**EXCERPT:**

# # #

The PHP lexer code is in zend_language_scanner.l
The main function that recognizes the code and returns the token is lex_scan
:
zend_language_scanner.l
int ZEND_FASTCALL lex_scan(zval *zendlval, zend_parser_stack_elem *elem)
{
...
/*!re2c
re2c:yyfill:check = 0;
LNUM [0-9]+(_[0-9]+)*
DNUM ({LNUM}?"."{LNUM})|({LNUM}"."{LNUM}?)
EXPONENT_DNUM (({LNUM}|{DNUM})[eE][+-]?{LNUM})
HNUM "0x"[0-9a-fA-F]+(_[0-9a-fA-F]+)*
BNUM "0b"[01]+(_[01]+)*
ONUM "0o"[0-7]+(_[0-7]+)*
...
<ST_IN_SCRIPTING>"exit" {
RETURN_TOKEN_WITH_IDENT(T_EXIT);
}
<ST_IN_SCRIPTING>"const" {
RETURN_TOKEN_WITH_IDENT(T_CONST);
}
<ST_IN_SCRIPTING>"return" {
RETURN_TOKEN_WITH_IDENT(T_RETURN);
}
...
*/
After the lexer
we have tokens, but we need a parser
to build AST
.
Bison
can help us with this.
Bison is an open-source context-free
parser generator.
It can generate a parser from BNF.
Example of Bison BNF
:
line:
%empty
| expr { printf("%d", $1); }
;
expr:
TOK_NUMBER { $$ = $1; }
| expr '+' expr { $$ = $1 + $3; }
| expr '-' expr { $$ = $1 - $3; }
;
The parser code is in zend_language_parser.y
For example, this part parses PHP attributes (#[Attribute]
)

# # #

(Image-linked spatial questions)
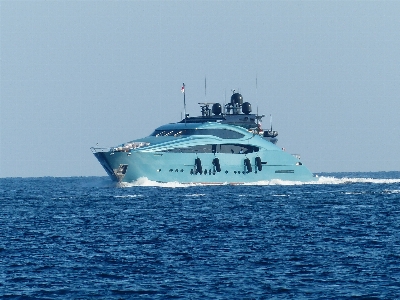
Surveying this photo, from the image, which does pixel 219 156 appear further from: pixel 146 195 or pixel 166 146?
pixel 146 195

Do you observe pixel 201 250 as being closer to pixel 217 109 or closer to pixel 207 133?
pixel 207 133

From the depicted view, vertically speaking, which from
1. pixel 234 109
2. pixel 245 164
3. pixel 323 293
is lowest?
pixel 323 293

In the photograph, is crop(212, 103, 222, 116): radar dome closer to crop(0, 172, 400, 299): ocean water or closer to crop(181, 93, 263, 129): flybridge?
crop(181, 93, 263, 129): flybridge

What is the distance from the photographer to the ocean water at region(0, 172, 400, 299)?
35.2 metres

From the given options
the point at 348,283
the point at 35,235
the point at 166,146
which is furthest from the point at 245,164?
the point at 348,283

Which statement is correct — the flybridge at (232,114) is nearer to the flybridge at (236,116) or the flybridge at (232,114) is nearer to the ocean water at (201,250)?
the flybridge at (236,116)

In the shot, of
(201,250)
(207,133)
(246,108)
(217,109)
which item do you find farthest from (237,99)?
(201,250)

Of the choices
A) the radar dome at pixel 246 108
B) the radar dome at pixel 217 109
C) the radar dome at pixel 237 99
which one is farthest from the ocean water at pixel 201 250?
the radar dome at pixel 237 99

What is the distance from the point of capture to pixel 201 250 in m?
46.2

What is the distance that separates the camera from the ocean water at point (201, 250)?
35.2 m

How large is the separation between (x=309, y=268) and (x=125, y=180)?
226 ft

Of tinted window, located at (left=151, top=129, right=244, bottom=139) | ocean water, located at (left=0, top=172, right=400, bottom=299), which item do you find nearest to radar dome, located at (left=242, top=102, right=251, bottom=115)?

# # #

**WHAT THIS EXERCISE ASKS:**
(a) Answer these from the PHP lexer and parser excerpt, one line each:
(i) Which file contains the PHP lexer code?
(ii) What does Bison generate a parser from?
(iii) Which file contains the parser code?
(b) For each statement, say yes or no according to the PHP lexer and parser excerpt, and quote the words that decide it:
(i) lex_scan is the main function that recognizes the code and returns the token.
(ii) Bison is a closed-source parser generator.
(iii) Once the lexer has produced tokens, no parser is needed to build the AST.

**ANSWER SET:**
(a)
(i) zend_language_scanner.l
(ii) BNF
(iii) zend_language_parser.y

(b)
(i) Yes: "The main function that recognizes the code and returns the token is lex_scan"
(ii) No: "Bison is an open-source context-free parser generator."
(iii) No: "we have tokens, but we need a parser to build AST"